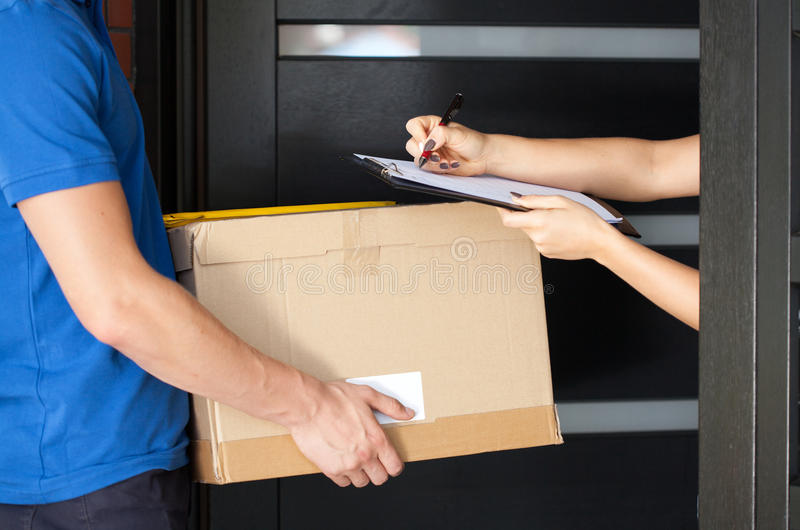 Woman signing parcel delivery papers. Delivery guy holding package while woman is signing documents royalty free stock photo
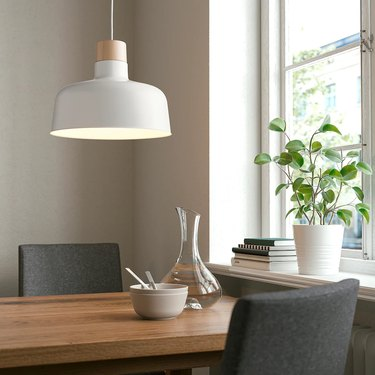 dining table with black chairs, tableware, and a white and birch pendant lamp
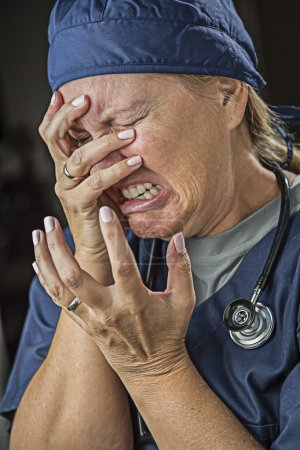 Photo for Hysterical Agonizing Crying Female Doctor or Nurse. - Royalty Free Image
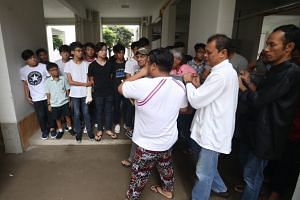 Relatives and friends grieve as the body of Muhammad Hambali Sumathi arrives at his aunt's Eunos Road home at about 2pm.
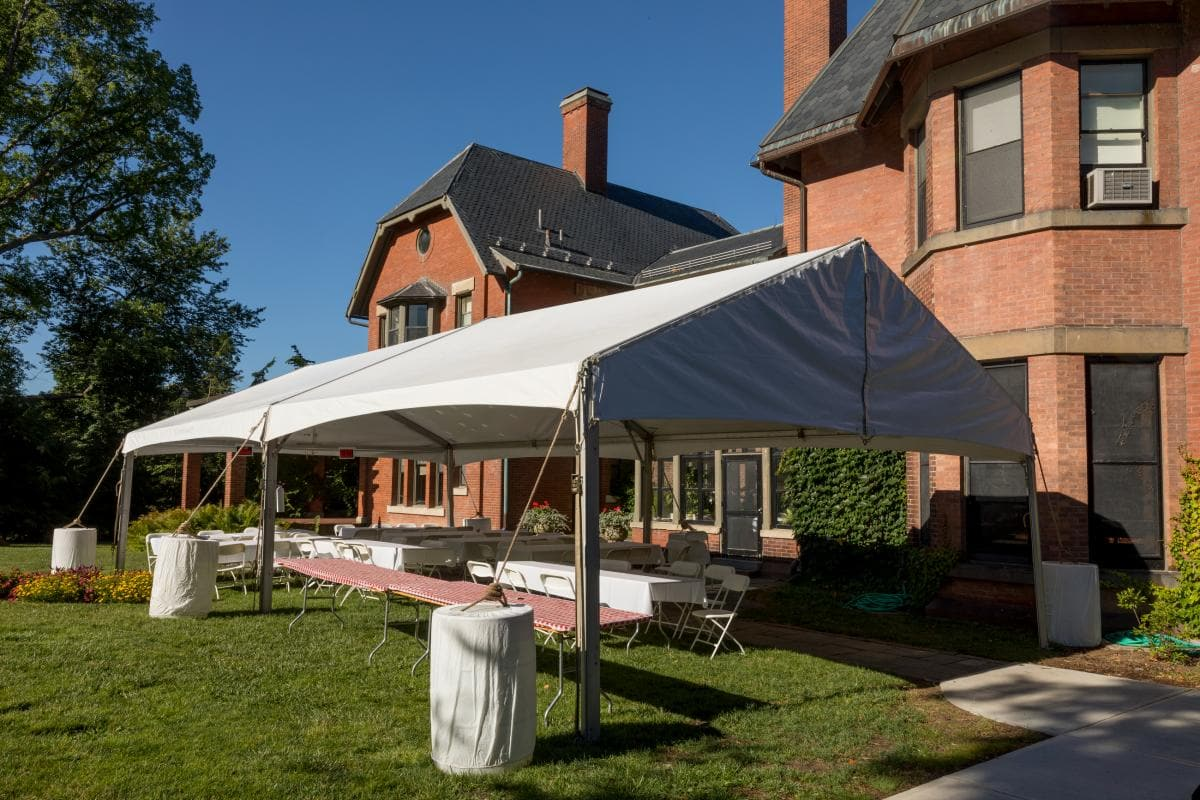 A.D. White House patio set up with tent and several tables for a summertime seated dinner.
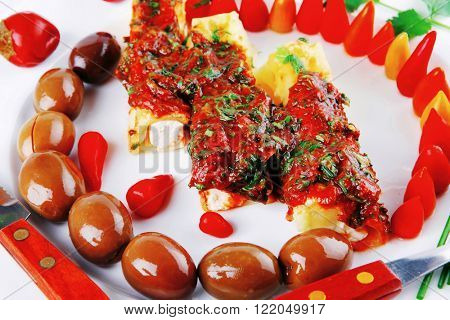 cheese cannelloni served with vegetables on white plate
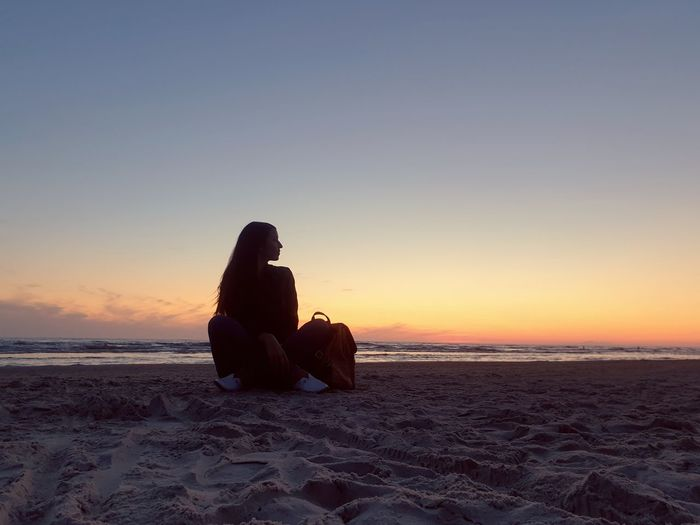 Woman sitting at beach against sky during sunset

========

Skipping every picture, reproduce the records word for word.

 Woman signing parcel delivery papers. Delivery guy holding package while woman is signing documents royalty free stock photo
 dining table with black chairs, tableware, and a white and birch pendant lamp
 Photo for Hysterical Agonizing Crying Female Doctor or Nurse. - Royalty Free Image
 Relatives and friends grieve as the body of Muhammad Hambali Sumathi arrives at his aunt's Eunos Road home at about 2pm.
 A.D. White House patio set up with tent and several tables for a summertime seated dinner.
 cheese cannelloni served with vegetables on white plate
 Woman sitting at beach against sky during sunset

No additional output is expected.